Your question about the postcard - Postcards are many time more effective in getting people to read the information for the simple reason of not having to open an envelope, just turn the postcard over and there you go. The only problem with postcards is the cost of having them printed vs. printing and mailing your own (good quality of course) flyer’s. You may save some money on postage .26 vs. .41 but you will have to do the math so see if it is worth it.
The only way to really know if a marketing idea is going to work is to test it and track it.
Thanks to both of you for your responses. My mailings were letters printed and inserted into envelops. My return address was printed using my printer and the address were preprinted address labels.

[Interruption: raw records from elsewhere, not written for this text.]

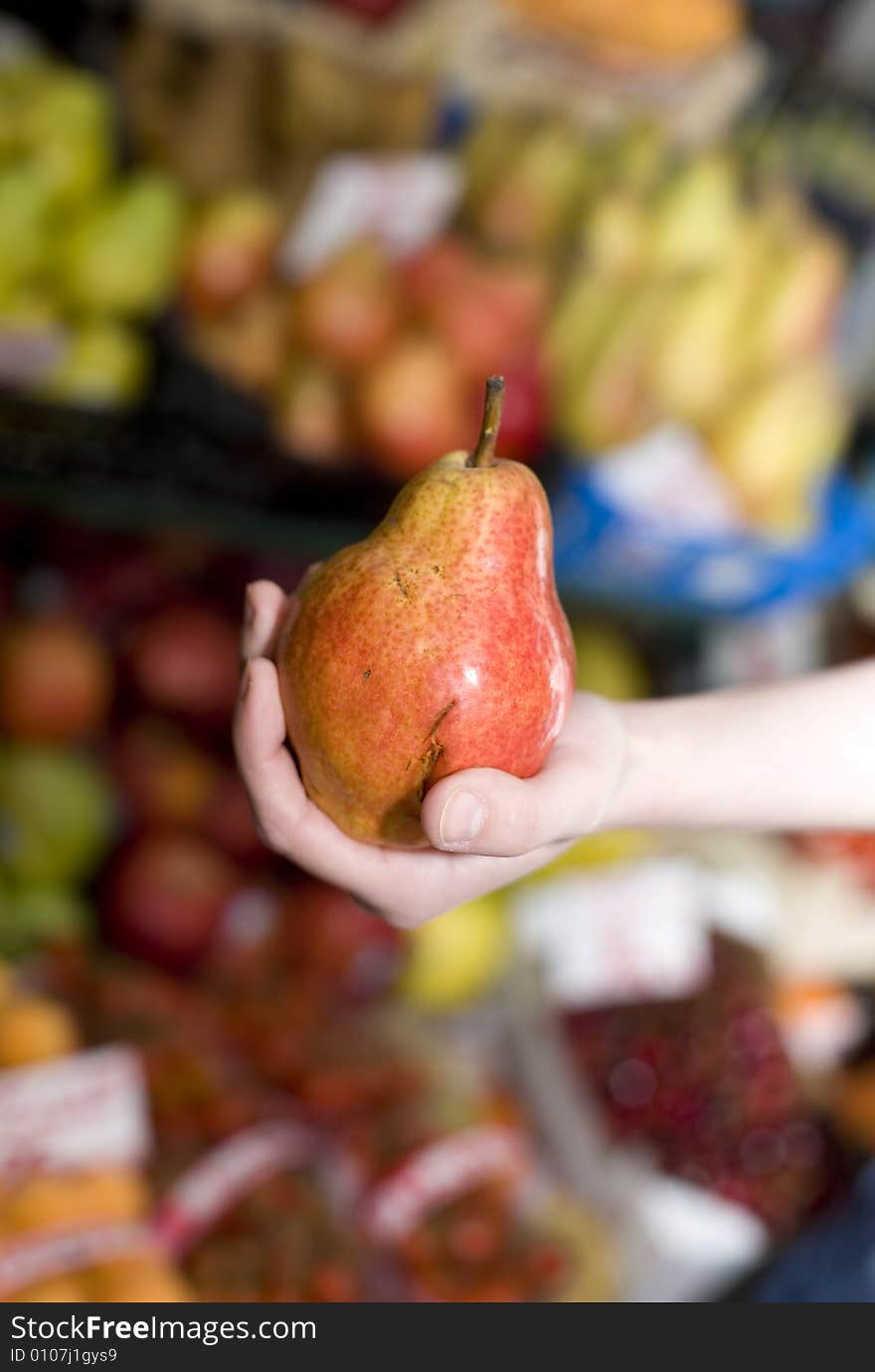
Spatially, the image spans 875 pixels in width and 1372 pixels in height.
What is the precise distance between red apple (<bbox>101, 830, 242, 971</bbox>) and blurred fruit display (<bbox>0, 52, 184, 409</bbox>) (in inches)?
29.2

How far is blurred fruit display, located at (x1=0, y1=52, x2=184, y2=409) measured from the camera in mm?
1972

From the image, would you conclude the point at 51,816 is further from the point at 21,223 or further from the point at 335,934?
the point at 21,223

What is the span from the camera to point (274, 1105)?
5.54ft

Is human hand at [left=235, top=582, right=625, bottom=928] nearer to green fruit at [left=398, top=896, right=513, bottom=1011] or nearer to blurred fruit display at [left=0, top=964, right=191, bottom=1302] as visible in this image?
blurred fruit display at [left=0, top=964, right=191, bottom=1302]

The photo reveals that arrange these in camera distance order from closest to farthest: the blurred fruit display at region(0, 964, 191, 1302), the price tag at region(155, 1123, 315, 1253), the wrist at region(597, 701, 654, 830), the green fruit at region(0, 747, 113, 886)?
the wrist at region(597, 701, 654, 830) < the blurred fruit display at region(0, 964, 191, 1302) < the price tag at region(155, 1123, 315, 1253) < the green fruit at region(0, 747, 113, 886)

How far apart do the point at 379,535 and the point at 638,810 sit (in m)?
0.37

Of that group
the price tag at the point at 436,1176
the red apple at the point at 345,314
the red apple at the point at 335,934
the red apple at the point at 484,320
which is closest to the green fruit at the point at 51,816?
the red apple at the point at 335,934

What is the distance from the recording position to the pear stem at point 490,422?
805 millimetres

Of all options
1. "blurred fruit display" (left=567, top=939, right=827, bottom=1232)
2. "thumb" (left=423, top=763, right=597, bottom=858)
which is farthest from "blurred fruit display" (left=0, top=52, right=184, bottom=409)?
"blurred fruit display" (left=567, top=939, right=827, bottom=1232)

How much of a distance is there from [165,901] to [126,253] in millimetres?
1134

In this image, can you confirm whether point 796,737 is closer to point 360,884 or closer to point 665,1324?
point 360,884

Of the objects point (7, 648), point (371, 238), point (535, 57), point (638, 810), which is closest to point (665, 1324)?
point (638, 810)

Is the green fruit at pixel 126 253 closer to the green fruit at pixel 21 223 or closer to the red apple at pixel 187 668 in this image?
the green fruit at pixel 21 223

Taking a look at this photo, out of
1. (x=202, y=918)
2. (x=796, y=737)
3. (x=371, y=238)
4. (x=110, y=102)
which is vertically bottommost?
(x=796, y=737)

The stamp was stuck on by me. I used my home address which showed that it came from a neighbor. Only one response.
I will try postcards and see if that is any better. If not I will start knocking on doors
Most people have no idea what Radon is. And those that do, rank it right up there with the Global Warming phenom. Most think they won’t live in the house long enough for it to have any effect on them so why bother with the testing.
Does your home have a radon mitigation system installed?
Do you have high radon in your home?
I’m assuming you may, if so I’d recommend developing some brochures that show your actual test results before and after a mitigation. I know test results can vary from home to home, but giving your potential customers “real” personal data (your house) might convince them it wouldn’t hurt to at least have it tested.
Real experiences always help when trying to sell something.
From a marketing point of view you need to “ding” your target market multiple times to make an impression. One mailing is unlikely to get mush response.
Don’t try to buy their orders with discounts. Emphasize and sell the value of your service itself instead of the price. If you want to reward your customers do so by rewarding future behavior (like a coupon good for a reasonable discount for their next test, not their first one)
Finally, be sure that you are selling yur service at a profitable price. Otherwise, what’s the point.